The majority of offenders aren't Illinois students, Kaler said. They are people -- students or otherwise -- who are visiting campus for the weekend.
The second-semester bash is common to many colleges; it just happens that Illinois's is among the first on the calendar. Administrators can do little to regulate the actions of students away from campus, but in a time of much concern over liability and safety, they are exerting greater control of what happens within their borders.
For the second straight year, Herman sent a letter to parents asking them to talk to students about their conduct over the weekend. Illinois's provost sent a message to faculty and other staff reminding them that the "university does not support or condone this [business] promotion,"and giving professors advice on dealing with disruptive students. (The message: Avoid confrontation and seek assistance.)
Student affairs and academic affairs staff will be walking through academic buildings where drunken students have visited in past years.
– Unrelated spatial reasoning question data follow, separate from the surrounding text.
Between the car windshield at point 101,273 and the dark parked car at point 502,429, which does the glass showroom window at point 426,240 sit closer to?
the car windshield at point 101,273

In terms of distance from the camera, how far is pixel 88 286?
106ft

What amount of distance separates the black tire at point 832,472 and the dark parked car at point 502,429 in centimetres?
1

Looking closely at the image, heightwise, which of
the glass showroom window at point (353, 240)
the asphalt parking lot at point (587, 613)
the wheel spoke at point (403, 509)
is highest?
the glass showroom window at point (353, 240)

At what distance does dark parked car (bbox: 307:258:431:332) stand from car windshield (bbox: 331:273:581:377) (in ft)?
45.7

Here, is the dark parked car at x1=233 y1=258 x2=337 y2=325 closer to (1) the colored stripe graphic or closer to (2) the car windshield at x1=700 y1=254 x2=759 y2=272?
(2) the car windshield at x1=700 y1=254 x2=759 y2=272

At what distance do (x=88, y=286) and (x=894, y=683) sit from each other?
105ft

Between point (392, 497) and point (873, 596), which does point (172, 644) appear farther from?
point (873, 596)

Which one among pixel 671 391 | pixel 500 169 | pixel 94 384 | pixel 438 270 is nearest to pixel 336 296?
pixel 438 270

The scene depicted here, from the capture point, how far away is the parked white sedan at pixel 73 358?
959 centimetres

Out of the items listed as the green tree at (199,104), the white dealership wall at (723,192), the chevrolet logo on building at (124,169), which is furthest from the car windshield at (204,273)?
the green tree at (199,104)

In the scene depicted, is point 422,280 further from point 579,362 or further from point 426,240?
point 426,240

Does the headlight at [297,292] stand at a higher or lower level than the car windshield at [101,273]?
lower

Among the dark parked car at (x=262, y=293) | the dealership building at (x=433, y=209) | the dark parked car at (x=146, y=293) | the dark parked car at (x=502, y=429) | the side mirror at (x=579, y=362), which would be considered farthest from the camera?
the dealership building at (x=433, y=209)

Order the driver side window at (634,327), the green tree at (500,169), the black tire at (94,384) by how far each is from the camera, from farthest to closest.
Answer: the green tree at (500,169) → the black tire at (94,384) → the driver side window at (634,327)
Ushers from the basketball arena will be used to check students for illegal drinks as they're entering buildings and rooms. Campus police officers are being stationed near the buildings, and the university has set in place a no-guest policy in dorms over the weekend.
Marella Maybell, an Illinois sophomore, said despite the university's efforts, the event continues to put Illinois in a bad light. Cracking down on students who bring guests to campus won't do the trick, she added, because visitors will just stay in hotels.
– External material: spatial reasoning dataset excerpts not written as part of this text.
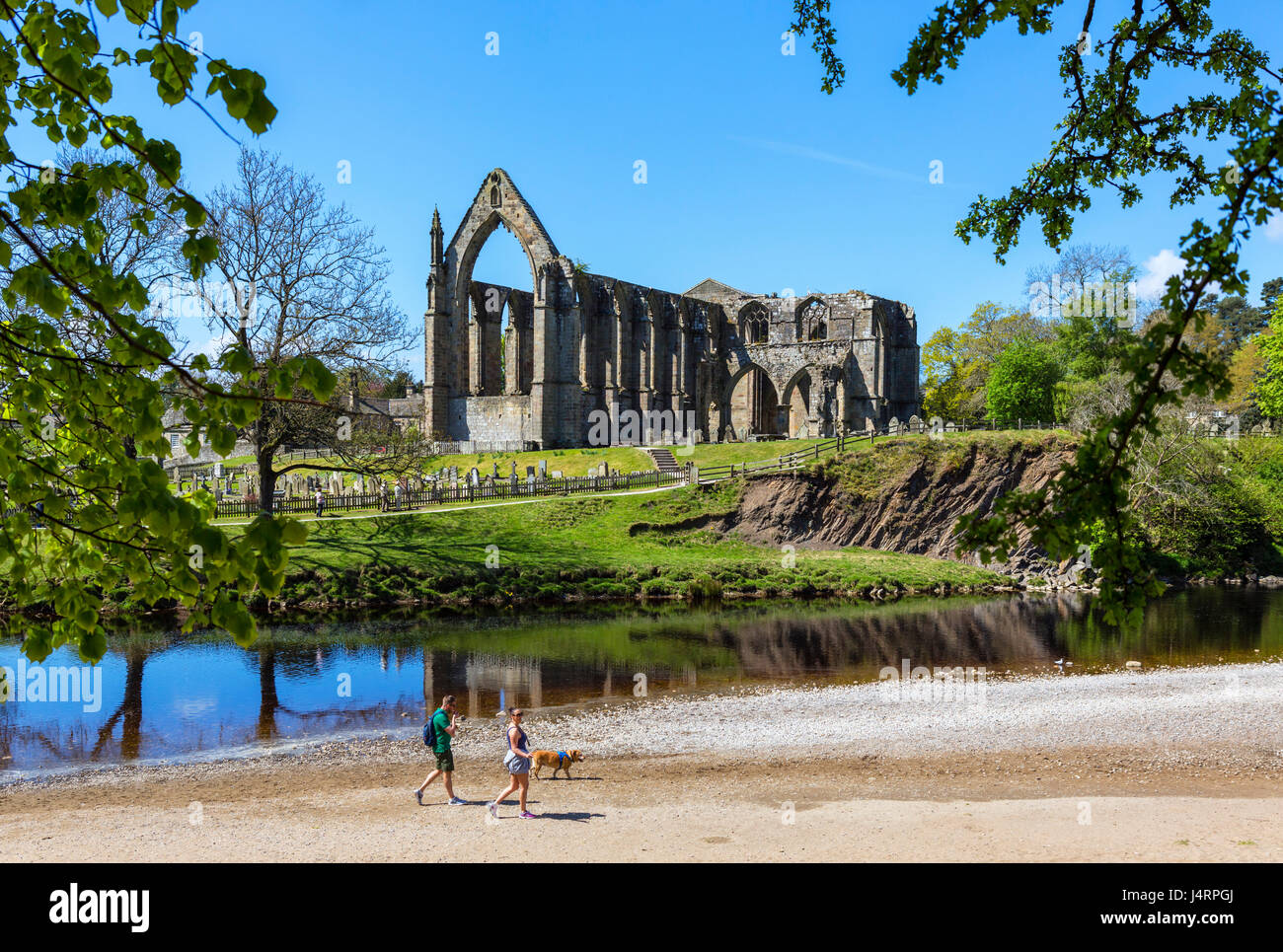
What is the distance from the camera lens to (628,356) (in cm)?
6234

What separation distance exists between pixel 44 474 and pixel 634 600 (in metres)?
29.6

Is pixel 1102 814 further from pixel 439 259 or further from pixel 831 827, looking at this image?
pixel 439 259

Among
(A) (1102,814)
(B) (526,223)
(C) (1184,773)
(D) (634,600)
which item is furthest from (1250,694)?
(B) (526,223)

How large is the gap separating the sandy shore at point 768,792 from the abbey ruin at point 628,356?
39175mm

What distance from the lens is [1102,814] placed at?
11.9m

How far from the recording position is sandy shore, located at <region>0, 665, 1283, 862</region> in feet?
35.1
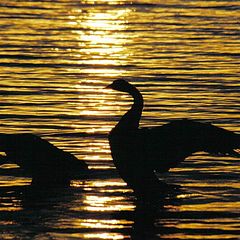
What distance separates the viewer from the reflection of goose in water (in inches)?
655

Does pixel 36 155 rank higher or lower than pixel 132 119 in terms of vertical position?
lower

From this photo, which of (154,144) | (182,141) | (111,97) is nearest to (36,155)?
(154,144)

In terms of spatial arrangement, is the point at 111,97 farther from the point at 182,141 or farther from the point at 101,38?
the point at 101,38

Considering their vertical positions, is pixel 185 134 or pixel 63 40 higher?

"Sure, there will be tickets, citations and arrests, but for what? So they can post bail and go back to drinking," Maybell said. "The only way to fix the mayhem that happens on this campus year after year is to drastically modify the type of events that are being pubbed, or if all else fails, cancel it."
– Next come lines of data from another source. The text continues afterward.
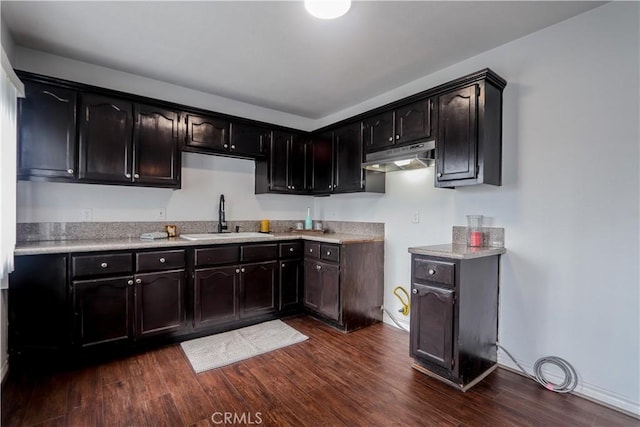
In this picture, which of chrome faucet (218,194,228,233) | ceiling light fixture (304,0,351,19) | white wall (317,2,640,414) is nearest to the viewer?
ceiling light fixture (304,0,351,19)

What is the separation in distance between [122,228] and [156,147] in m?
0.86

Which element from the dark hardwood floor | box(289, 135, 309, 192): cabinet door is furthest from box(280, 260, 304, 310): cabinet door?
box(289, 135, 309, 192): cabinet door

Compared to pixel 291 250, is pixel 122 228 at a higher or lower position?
higher

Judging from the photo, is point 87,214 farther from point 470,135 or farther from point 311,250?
point 470,135

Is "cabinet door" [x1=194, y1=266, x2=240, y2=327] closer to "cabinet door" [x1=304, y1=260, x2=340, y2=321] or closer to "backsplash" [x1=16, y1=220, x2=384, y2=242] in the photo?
"backsplash" [x1=16, y1=220, x2=384, y2=242]

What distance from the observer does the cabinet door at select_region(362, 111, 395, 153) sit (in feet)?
9.95

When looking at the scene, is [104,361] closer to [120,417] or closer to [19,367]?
[19,367]

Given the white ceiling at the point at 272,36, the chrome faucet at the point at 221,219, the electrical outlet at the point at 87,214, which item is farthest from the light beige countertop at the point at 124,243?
the white ceiling at the point at 272,36

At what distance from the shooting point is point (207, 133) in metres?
3.25

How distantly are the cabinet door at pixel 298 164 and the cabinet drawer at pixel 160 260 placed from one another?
162 cm

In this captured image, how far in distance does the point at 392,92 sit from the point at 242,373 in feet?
10.2

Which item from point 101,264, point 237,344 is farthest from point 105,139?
point 237,344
Stuart Warren, an Illinois senior, said that while the event has grown over the years, the university's increased action hasn't been an effective counter.
"If anything the attempts to crack down are getting more people interested," he said, adding that if students aren't drinking in bars they will do so unsupervised on campus.
Or, as some hope, they'll be playing video games and eating popcorn. For this year's event, the Religious Worker's Association, an interfaith campus group, is sponsoring alcohol-free alternatives across the campus. One event is being held at McKinley Memorial Presbyterian Church, which is a block away from many of the bars.
"The thought was rather than complain about the problem, because it becomes a big drunken party for many, let's provide alternatives for those who don't drink or may be on the fence," said Rev. Keith Harris, an associate pastor.